What year was your organization founded? 1895
How many employees are in your organization? Approximately 3,000 across 60 countries
Where are you based? WeWork Berkeley. My colleague and I are based in the Bay Area. Our global conservation headquarters is at the Bronx Zoo.
What makes your organization unique? WCS directs the world’s largest on-the-ground conservation programs for the protection of tigers, gorillas, and elephants. We have more boots on the ground protecting wild spaces than any other organization, including in some of the toughest places on earth, such as South Sudan, the Republic of Congo, and Afghanistan.
I’m very proud that a large proportion of our leaders are women and are from the country in which they work. We will be highlighting the work of some of our female leaders at our Women in Conservation events in New York, San Francisco and Menlo Park in late March and early April.
What was a moment you were inspired by the work you were doing? Our work to protect the Cross River gorilla is particularly inspiring. Just a few hundred of these magnificent animals remain, and they are threatened by a planned superhighway through their habitat. WCS is leading the charge to ask the Government of Nigeria to reroute the project away from indigenous communities and rainforest wildlife.
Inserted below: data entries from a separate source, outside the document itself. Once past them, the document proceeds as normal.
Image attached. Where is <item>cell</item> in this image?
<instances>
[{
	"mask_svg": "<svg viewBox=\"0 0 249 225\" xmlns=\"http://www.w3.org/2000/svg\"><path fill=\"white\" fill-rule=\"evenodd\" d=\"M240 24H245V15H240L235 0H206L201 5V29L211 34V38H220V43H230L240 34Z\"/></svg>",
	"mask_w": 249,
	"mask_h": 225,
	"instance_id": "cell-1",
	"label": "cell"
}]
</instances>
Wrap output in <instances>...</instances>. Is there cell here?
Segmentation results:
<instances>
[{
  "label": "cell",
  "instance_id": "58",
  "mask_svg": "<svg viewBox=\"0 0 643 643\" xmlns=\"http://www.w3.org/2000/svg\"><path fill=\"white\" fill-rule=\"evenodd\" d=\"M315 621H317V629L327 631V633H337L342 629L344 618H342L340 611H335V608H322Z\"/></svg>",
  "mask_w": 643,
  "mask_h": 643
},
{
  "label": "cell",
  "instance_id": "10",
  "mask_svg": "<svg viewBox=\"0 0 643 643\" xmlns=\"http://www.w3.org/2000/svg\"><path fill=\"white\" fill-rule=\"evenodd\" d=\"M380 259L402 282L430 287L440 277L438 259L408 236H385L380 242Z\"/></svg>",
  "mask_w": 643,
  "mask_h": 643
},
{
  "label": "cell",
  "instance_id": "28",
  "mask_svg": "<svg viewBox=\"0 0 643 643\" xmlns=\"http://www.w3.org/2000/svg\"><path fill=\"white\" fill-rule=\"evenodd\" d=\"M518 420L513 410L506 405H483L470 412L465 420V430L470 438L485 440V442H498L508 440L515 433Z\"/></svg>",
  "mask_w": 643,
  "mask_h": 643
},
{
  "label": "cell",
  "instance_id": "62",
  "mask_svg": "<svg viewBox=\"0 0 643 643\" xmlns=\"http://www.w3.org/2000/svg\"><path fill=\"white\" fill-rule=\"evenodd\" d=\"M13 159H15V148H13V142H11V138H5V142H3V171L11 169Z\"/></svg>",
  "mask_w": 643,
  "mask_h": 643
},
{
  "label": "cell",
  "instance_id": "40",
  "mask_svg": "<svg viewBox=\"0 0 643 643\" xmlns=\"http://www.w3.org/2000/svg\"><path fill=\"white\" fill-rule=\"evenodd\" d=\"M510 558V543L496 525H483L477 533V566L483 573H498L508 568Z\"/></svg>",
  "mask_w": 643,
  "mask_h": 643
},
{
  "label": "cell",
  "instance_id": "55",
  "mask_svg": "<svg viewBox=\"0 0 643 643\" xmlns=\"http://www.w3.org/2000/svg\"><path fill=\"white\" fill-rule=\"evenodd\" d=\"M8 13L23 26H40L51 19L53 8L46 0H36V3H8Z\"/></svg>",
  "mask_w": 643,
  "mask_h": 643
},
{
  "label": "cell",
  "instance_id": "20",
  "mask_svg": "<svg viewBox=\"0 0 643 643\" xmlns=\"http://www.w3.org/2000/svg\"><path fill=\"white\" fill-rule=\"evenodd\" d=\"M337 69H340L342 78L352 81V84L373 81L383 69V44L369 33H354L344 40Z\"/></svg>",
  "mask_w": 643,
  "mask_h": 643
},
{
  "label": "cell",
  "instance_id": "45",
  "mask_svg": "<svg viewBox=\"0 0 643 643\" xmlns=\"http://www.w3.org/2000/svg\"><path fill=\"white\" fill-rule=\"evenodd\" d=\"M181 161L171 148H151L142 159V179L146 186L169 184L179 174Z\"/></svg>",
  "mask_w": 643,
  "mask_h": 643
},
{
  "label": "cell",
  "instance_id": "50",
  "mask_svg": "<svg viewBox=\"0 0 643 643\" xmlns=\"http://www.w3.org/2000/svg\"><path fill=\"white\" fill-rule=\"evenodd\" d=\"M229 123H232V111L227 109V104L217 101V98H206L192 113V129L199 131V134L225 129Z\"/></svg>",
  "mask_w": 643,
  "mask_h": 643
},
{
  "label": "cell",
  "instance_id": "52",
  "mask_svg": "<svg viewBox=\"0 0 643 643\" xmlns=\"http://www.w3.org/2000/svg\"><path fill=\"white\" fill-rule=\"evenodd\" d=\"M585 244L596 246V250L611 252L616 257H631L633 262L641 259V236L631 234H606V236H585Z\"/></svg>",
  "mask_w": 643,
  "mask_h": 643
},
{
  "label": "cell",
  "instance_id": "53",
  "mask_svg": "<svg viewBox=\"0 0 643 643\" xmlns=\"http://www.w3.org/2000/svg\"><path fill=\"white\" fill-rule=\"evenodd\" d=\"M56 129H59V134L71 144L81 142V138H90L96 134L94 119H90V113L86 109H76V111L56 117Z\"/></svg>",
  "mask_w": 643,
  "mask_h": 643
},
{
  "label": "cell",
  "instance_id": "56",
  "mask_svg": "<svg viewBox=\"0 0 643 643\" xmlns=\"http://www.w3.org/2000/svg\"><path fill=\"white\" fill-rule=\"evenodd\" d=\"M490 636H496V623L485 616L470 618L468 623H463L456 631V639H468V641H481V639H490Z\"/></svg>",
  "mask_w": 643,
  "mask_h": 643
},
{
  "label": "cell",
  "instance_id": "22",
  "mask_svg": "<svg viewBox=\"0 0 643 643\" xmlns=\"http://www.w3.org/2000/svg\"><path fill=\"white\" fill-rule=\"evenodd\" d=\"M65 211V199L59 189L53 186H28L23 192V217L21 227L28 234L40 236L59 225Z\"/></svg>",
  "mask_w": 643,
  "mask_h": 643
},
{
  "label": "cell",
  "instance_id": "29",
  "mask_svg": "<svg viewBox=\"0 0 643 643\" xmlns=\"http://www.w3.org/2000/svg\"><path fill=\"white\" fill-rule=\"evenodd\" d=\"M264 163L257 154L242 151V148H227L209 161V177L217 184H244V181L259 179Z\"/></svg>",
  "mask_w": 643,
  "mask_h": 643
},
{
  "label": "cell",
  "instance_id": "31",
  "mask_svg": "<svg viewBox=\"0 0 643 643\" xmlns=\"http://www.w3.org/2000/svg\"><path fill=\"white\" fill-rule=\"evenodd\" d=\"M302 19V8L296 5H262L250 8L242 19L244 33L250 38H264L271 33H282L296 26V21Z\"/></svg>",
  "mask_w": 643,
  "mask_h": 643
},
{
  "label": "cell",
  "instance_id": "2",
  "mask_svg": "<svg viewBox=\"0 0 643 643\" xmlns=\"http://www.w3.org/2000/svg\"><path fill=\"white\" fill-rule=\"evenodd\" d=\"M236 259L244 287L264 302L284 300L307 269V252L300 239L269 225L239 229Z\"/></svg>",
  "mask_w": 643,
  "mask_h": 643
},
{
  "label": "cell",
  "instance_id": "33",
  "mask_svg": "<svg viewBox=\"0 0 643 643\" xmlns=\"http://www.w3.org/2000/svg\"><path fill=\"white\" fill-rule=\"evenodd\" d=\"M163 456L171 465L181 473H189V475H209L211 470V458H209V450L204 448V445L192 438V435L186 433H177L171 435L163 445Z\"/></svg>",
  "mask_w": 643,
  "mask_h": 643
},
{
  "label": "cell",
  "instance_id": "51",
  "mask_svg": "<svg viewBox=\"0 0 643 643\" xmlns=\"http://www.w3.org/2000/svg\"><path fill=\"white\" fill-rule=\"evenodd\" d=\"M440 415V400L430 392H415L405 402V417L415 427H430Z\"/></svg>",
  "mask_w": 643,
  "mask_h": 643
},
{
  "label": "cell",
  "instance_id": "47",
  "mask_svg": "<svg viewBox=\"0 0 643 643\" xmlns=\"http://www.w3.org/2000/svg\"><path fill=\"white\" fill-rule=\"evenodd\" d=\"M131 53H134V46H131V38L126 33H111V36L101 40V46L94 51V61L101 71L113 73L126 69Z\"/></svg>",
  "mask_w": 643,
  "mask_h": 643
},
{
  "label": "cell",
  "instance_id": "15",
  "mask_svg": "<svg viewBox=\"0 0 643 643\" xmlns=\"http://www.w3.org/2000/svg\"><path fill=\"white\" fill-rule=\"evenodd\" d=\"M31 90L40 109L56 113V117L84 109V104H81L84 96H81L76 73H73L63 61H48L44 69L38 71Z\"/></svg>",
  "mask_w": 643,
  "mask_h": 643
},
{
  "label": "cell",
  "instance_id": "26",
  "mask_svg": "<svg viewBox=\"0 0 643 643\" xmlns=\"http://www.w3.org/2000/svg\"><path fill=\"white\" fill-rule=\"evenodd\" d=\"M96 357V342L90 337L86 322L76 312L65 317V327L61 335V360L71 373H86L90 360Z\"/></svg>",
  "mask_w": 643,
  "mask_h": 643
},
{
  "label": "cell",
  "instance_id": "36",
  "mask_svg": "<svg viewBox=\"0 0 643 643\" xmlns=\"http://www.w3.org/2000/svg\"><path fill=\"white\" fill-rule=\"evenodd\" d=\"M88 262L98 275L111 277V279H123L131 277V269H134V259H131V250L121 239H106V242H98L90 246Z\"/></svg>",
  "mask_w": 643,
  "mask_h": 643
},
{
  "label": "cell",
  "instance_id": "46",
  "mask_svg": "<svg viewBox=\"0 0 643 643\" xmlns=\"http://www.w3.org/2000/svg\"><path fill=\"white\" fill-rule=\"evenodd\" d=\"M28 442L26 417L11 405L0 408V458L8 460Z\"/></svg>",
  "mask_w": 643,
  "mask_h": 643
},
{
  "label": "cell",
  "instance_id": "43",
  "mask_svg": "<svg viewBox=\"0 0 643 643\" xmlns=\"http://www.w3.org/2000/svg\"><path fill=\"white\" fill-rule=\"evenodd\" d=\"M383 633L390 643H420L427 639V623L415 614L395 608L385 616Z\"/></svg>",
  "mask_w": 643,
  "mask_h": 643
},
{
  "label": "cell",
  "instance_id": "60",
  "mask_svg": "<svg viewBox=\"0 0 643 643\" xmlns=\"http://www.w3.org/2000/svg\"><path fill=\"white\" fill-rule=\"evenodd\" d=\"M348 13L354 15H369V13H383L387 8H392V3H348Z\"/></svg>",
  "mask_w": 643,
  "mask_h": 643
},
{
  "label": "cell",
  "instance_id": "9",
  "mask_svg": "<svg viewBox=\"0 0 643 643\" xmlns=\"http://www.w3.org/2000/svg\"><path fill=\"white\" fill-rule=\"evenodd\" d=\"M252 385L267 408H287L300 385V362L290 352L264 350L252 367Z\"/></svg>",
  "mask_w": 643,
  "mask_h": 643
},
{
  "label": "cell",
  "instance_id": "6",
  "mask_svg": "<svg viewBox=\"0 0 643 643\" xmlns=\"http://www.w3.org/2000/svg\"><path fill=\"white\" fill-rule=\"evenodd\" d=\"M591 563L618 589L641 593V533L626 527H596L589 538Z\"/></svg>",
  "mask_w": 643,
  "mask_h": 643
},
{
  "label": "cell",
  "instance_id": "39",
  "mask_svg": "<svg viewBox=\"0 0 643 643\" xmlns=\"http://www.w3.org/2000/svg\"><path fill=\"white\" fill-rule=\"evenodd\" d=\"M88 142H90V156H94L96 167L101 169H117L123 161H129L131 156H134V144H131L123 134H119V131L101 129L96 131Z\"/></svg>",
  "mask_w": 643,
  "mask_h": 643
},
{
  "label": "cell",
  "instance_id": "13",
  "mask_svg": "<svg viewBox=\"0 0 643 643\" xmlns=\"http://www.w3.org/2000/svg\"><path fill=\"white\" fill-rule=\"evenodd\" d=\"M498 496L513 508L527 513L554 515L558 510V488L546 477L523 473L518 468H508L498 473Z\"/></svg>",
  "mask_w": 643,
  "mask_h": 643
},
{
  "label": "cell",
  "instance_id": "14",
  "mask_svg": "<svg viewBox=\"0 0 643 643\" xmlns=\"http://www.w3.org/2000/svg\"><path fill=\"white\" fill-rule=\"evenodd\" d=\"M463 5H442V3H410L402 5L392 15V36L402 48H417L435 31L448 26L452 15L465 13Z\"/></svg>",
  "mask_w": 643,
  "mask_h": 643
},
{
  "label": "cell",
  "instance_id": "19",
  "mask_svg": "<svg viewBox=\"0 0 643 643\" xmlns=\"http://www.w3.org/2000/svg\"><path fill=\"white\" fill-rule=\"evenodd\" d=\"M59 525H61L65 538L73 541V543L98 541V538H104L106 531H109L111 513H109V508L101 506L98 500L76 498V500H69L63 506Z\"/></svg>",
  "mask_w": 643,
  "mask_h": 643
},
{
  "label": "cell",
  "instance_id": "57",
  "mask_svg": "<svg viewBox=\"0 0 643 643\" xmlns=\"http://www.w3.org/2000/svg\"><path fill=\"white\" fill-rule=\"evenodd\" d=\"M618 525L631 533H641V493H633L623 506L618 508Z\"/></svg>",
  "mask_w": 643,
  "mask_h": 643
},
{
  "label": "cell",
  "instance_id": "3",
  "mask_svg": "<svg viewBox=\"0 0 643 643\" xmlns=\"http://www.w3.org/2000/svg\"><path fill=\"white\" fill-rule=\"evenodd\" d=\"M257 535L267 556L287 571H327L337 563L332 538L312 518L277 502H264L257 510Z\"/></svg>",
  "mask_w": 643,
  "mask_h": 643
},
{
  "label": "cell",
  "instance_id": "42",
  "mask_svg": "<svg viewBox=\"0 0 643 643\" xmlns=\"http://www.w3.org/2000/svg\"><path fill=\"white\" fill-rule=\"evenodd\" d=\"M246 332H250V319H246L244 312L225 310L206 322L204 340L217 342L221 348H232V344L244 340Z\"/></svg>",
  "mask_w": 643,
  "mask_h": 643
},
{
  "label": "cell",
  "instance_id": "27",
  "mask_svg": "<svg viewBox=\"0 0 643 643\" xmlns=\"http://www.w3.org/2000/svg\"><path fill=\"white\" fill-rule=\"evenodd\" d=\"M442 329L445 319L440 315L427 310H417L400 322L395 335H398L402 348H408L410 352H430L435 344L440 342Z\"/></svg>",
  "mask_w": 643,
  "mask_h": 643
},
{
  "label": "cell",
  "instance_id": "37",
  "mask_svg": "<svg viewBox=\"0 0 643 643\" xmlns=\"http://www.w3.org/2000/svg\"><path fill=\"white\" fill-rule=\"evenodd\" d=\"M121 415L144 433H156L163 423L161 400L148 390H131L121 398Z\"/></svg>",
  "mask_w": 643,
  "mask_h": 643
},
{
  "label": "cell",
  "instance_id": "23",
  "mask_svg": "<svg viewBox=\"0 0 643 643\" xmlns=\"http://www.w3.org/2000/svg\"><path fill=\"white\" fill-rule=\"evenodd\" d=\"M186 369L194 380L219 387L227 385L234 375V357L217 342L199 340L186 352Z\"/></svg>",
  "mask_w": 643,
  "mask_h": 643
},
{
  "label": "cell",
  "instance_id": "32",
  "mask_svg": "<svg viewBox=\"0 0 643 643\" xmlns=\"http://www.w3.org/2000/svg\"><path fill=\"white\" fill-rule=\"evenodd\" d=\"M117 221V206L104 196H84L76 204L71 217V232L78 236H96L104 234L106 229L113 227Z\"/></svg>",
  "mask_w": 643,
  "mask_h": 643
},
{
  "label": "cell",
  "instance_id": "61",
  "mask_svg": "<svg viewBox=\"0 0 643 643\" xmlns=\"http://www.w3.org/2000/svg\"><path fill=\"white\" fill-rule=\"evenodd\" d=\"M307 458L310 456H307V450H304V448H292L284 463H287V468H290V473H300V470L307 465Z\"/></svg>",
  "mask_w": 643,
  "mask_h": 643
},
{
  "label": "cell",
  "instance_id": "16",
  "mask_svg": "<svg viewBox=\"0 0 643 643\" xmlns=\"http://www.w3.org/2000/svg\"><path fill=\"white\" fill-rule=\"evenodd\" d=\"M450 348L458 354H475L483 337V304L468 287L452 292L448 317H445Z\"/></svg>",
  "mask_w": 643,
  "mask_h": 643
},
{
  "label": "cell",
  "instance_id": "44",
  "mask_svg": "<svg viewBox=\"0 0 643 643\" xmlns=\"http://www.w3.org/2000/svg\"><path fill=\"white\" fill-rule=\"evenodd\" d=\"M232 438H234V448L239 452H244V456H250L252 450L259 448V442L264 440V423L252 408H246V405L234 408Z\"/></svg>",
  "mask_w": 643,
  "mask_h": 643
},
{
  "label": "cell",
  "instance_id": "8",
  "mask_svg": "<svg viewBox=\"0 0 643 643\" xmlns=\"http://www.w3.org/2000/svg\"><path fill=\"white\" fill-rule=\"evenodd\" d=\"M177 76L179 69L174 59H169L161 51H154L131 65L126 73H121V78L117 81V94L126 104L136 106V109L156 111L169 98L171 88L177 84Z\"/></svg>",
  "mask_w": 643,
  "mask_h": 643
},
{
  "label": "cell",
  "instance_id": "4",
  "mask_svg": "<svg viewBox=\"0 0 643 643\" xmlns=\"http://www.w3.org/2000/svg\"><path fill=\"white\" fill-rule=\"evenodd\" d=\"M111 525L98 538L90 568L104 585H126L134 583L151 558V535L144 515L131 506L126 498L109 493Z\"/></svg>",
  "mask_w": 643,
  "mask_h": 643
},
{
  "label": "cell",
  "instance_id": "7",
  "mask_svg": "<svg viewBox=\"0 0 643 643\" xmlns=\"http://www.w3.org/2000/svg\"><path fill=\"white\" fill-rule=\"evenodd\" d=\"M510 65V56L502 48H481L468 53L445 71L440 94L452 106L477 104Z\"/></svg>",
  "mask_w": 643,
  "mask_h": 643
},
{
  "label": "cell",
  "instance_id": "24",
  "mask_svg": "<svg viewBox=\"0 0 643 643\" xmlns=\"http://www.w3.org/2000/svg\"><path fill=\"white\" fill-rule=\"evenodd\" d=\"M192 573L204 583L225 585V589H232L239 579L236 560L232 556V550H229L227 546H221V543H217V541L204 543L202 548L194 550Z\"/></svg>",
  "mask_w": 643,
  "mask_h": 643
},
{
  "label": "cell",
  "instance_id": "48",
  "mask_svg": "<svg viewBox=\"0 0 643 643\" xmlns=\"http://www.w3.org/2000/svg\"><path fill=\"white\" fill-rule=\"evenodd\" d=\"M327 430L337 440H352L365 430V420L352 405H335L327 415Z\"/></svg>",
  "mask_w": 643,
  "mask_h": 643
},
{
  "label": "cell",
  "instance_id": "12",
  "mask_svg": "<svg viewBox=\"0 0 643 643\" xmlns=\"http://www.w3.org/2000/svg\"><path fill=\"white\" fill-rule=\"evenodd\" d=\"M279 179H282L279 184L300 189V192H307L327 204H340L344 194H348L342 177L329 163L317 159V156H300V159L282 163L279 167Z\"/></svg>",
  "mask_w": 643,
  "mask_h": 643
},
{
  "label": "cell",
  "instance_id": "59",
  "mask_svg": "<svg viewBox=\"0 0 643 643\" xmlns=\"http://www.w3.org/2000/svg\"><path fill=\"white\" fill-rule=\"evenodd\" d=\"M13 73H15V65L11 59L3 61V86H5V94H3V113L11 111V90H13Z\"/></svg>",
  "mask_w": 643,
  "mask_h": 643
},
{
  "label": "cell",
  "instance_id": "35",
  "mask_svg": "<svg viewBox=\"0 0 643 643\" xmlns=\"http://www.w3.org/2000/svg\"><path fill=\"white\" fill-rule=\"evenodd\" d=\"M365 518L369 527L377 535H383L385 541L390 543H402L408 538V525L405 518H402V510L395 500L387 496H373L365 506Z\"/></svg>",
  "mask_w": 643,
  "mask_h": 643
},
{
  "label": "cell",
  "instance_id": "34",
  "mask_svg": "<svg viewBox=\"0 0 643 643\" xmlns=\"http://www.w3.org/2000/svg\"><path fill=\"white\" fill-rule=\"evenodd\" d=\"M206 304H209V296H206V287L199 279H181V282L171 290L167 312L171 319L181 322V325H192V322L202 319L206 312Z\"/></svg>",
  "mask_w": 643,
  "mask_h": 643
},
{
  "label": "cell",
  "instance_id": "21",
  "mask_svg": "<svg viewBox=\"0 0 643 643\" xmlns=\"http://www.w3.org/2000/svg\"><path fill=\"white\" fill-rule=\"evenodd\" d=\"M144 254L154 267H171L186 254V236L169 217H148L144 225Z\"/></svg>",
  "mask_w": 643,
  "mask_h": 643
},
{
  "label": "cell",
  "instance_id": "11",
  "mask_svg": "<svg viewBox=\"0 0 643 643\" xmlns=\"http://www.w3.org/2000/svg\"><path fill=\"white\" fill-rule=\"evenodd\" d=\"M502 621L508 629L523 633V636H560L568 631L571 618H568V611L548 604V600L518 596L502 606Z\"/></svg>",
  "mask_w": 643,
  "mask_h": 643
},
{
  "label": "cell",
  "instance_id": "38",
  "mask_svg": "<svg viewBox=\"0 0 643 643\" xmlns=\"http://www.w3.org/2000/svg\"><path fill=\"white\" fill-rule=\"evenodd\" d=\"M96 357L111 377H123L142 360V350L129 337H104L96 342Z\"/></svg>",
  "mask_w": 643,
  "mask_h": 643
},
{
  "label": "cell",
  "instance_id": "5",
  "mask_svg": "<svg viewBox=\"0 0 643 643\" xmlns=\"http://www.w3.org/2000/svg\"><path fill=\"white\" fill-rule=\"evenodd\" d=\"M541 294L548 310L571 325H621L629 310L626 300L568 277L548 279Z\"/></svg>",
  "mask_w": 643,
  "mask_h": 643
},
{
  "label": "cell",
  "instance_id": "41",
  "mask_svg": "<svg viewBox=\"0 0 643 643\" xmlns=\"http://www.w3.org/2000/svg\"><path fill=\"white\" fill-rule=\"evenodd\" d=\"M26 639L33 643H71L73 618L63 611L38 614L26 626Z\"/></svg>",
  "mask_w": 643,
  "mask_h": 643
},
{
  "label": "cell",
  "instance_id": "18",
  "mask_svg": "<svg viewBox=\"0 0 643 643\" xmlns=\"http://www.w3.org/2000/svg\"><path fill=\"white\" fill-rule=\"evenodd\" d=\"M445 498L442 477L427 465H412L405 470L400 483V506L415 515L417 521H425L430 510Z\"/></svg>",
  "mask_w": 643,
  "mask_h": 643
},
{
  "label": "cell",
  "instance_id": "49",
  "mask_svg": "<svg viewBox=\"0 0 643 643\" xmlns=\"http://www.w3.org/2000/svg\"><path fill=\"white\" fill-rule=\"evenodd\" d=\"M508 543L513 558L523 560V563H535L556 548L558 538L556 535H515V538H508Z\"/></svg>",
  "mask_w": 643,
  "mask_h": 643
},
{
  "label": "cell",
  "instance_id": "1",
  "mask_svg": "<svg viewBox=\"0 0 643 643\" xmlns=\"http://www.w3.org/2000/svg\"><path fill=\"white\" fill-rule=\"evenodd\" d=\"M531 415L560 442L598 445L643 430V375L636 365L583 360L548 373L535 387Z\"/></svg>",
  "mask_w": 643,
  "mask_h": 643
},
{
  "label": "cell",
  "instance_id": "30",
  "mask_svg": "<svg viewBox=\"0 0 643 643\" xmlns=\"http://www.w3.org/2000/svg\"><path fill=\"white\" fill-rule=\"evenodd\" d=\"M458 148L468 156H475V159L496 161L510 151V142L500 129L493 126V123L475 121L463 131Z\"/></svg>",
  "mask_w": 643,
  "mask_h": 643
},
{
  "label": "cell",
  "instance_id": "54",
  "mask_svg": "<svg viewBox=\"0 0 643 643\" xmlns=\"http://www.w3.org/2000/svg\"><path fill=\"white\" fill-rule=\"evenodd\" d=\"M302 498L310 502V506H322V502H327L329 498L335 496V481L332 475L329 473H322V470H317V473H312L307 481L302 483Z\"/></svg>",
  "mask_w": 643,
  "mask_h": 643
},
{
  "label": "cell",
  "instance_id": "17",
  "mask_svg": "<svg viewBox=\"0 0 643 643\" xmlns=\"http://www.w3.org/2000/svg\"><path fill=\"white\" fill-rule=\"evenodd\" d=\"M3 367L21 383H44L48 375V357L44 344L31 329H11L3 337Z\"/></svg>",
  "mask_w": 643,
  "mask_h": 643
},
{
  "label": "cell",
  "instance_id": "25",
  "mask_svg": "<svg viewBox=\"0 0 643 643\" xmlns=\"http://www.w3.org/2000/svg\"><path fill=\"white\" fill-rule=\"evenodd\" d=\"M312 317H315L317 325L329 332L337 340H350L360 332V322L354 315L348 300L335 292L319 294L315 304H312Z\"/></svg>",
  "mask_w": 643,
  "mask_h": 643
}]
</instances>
Last month WCS delivered over 100,000 signatures to the Nigerian Embassy in Washington opposing the planned superhighway, and the pressure is working.
How do you and your organization want to change the world? WCS aims to conserve the world’s largest wild places in 16 priority regions that are home to more than 50 percent of the world’s biodiversity. We have conserved millions of acres of wildlife-rich areas by helping establish and manage more than 150 protected areas and national parks, such as Gabon’s national park system and Afghanistan’s second national park.